### WHAT THIS TASK INVOLVES
Show every line of the material below that contains the word "engine", matching case.
━━ MATERIAL TO PROCESS ━━
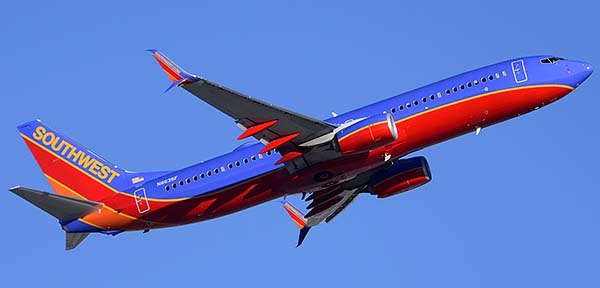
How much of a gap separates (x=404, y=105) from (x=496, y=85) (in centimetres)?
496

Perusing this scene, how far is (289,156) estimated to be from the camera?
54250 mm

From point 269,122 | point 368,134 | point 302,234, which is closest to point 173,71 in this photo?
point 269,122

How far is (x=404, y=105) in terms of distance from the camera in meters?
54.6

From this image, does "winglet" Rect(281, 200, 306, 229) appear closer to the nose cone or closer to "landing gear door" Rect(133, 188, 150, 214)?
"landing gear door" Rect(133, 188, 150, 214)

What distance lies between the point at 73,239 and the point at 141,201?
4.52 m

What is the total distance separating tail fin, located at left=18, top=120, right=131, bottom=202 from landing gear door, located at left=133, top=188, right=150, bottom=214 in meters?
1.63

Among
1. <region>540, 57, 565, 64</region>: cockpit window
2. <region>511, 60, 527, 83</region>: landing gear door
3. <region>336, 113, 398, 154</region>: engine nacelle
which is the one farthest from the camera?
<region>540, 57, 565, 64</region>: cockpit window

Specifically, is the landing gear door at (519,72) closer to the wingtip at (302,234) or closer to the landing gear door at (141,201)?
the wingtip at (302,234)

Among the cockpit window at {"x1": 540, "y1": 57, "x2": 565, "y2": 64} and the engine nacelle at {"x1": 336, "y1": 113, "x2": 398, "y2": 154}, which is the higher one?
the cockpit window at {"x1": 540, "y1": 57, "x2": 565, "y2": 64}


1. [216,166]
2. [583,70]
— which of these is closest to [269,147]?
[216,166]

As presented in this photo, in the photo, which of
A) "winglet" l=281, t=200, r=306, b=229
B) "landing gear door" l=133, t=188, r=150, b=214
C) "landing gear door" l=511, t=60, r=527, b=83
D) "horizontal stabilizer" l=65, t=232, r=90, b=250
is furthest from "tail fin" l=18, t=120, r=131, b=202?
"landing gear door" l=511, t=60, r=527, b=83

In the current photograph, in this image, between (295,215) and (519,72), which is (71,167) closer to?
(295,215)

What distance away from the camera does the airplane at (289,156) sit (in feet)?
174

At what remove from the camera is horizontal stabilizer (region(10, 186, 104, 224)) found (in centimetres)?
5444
━━━
━━ MATERIAL TO PROCESS ━━
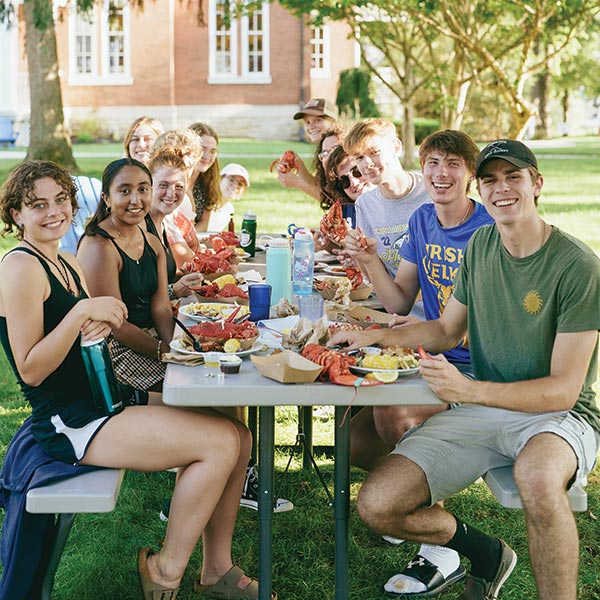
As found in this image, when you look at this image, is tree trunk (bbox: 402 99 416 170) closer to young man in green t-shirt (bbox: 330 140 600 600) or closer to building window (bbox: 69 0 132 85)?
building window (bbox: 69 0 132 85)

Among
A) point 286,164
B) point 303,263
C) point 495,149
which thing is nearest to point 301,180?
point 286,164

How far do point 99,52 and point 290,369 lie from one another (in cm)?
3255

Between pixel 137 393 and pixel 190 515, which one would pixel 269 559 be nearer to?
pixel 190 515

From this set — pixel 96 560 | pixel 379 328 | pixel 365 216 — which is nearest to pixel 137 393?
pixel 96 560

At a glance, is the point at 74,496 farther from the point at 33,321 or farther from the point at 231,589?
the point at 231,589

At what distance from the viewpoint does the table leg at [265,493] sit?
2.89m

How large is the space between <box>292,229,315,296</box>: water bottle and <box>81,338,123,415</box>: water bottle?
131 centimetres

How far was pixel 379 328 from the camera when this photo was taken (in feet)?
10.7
━━━
### RESULT FOR THIS TASK
3. <region>336, 113, 398, 154</region>: engine nacelle
Among the cockpit window at {"x1": 540, "y1": 57, "x2": 565, "y2": 64} and the engine nacelle at {"x1": 336, "y1": 113, "x2": 398, "y2": 154}, which is the higher one?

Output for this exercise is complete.